Hu plays his cards well for a kid of 59. He did that question-and-answer session in Washington last winter, to show the Council on Foreign Relationers how "with it" and spontaneous he is. But the agents I sent with him tell me that Hu read every answer from the script we agreed on here, whatever the question was.
Of course we speak from detailed scripts when we meet with foreigners. And each other. Bush seems surprised, and impatient, when I start the prepared parts. Maybe I shouldn't take it personally. Our agents have picked up what Colin Powell said when he was told that other secretaries of state had insisted on at least an hour alone every week with their presidents to talk foreign policy: "But what would I do with the other 55 minutes?" Is there an attention span problem here?
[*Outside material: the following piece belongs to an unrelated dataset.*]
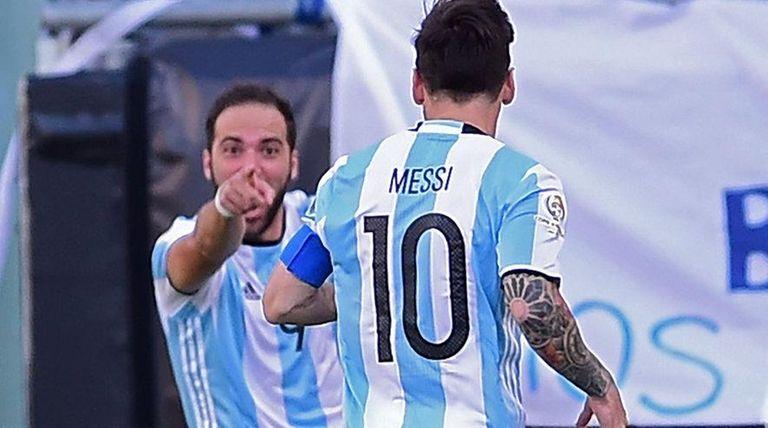Argentina's Gonzalo Higuain, left, celebrates with teammate Lionel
Doesn't Bush understand that it is only in the third hour of the fourth meeting that we can begin to be frank with a stranger? He must listen as closely to what we don't say in these scripts each of which we have debated for hours as to what we do say. Listening is as important an art as talking. No, it is more important.
And Shanghai last October? Bush rushed to tell me that he did not want to argue about Tibet. But he wanted me to know that this Dalai Lama seemed totally reasonable, worth my talking to. We had not scripted an answer for that one! So I went totally inscrutable on Bush. Maintained radio silence. He finally changed the subject.
Look, we never expected wine and roses from this guy. He's not Clinton. He's not even Dad. But he has used this war on terrorism to put American bases on our western border, to pry Russia away from us, to give the Japanese navy a pretext for sailing farther south and west than ever before, to talk about joint projects with India and to introduce U.S. forces back to the Philippines and Indonesia.
That's encirclement. That's not something we can ignore. And all this while we have been quiet about Taiwan and about Pakistan's problems with India, so we could get on with a quiet leadership change at home.
Well, Mr. George W., don't count your encircled chickens yet. I will not become a lame Beijing duck just to suit you. My legacy, like Mao's and Deng's, will have an American piece too. I had Clinton eating from our hand. You bite it. You will pay. If Hu cannot do it, I can.
He frowns. He turns. Exit Jiang Zemin. Or maybe not.
Jim Hoagland is a columnist for Washington Post Writers Group.